The Pohnpei lorikeet (Trichoglossus rubiginosus), known as serehd in Pohnpeian, is a species of parrot in the family Psittaculidae. It is endemic to the island of Pohnpei and the nearby Ant Atoll in Micronesia. Historically the species also occurred on Namoluk Atoll near Chuuk, and the species may once have had a wider distribution throughout Micronesia than it does today.

==Description==
The Pohnpei lorikeet is 24 cm long and weights around 80 g. Its plumage is mainly reddish-maroon with vague approximately transverse striations of darker maroon. The head a slightly darker maroon. The flight feathers and tail are olive-yellow. Its legs are grey.

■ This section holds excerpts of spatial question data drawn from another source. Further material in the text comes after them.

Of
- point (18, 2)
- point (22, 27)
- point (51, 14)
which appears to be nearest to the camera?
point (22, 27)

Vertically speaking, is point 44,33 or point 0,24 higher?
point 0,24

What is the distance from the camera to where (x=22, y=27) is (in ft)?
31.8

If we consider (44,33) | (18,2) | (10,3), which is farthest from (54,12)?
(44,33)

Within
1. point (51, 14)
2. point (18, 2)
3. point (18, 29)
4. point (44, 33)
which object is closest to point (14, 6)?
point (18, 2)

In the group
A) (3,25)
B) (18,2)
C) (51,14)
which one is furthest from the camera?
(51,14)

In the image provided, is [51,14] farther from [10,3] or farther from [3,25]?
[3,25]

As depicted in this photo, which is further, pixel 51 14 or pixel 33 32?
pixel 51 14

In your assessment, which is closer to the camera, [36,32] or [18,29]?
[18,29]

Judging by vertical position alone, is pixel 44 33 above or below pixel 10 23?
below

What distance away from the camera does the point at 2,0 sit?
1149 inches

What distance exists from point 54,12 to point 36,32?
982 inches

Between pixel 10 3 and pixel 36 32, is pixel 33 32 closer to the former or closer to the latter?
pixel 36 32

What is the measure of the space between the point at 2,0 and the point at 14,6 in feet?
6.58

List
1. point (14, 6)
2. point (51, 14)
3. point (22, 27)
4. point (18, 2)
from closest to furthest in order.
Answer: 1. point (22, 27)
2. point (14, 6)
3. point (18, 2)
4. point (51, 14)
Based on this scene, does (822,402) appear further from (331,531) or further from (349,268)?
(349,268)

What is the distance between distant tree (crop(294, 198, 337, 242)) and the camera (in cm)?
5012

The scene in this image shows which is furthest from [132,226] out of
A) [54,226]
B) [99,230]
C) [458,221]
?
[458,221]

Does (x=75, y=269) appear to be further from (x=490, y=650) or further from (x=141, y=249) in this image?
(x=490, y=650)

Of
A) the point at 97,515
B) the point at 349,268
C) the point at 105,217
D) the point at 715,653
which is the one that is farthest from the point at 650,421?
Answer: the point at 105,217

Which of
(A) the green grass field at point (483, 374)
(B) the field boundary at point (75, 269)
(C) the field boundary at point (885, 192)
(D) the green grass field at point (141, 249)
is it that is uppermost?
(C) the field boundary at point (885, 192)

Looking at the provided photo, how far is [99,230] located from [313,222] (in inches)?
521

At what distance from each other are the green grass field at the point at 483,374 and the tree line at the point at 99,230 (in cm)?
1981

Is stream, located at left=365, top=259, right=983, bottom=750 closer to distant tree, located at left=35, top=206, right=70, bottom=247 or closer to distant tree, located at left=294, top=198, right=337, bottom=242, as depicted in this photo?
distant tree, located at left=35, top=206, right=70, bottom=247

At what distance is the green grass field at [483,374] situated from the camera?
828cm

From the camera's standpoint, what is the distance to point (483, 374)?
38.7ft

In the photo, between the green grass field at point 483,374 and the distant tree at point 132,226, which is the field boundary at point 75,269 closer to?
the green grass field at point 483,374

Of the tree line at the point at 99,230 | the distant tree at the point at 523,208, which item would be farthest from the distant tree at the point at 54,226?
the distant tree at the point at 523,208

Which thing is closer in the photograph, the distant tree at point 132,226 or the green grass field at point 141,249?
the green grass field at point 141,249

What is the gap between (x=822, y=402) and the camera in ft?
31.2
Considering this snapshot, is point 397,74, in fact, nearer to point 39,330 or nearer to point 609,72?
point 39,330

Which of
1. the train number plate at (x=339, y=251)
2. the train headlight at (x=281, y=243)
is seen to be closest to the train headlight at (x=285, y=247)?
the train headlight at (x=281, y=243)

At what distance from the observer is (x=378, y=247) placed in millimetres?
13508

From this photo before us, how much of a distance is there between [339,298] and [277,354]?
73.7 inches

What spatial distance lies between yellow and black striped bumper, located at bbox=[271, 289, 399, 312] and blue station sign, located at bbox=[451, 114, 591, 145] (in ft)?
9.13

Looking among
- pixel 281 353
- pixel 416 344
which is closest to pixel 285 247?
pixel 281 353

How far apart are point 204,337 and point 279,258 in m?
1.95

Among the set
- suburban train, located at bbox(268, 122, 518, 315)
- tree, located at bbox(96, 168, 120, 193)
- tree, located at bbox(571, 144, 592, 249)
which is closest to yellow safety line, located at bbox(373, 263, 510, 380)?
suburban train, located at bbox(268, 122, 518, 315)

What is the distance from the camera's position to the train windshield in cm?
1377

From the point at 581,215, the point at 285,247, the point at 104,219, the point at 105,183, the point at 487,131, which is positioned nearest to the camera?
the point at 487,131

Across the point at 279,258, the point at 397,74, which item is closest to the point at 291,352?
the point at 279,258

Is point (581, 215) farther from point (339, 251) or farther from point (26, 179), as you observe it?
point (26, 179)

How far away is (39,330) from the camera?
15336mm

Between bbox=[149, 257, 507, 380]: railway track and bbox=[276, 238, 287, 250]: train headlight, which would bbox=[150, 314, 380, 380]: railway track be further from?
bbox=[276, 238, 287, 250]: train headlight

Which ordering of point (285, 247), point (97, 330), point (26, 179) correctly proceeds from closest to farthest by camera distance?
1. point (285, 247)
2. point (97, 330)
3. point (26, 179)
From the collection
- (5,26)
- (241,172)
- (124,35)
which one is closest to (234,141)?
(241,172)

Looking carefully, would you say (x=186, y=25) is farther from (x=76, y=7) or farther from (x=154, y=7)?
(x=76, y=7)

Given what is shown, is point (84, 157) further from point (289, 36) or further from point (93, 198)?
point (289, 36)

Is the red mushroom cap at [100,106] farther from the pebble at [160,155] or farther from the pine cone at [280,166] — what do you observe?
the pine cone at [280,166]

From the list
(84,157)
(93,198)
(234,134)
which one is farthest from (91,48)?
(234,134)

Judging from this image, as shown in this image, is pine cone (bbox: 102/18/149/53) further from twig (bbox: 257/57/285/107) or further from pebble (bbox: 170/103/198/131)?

The male has an orange beak and yellow-orange irises, while the female has a yellow beak and light grey irises. The juveniles have brown beaks and brown irises.

==Habitat and behaviour==
Its natural habitat is tropical moist lowland forests and plantations. The diet is composed of nectar and pollen from coconuts and also fruit and insect larvae. It nests in a hole in a tree, laying a single egg. The species is common and not considered threatened.

==In human culture==
The "Designation of State Bird Act" established the Pohnpei lorikeet as the state bird of Pohnpei, and simultaneously protected the bird from being hunted or killed; those disobeying the law can be fined or imprisoned.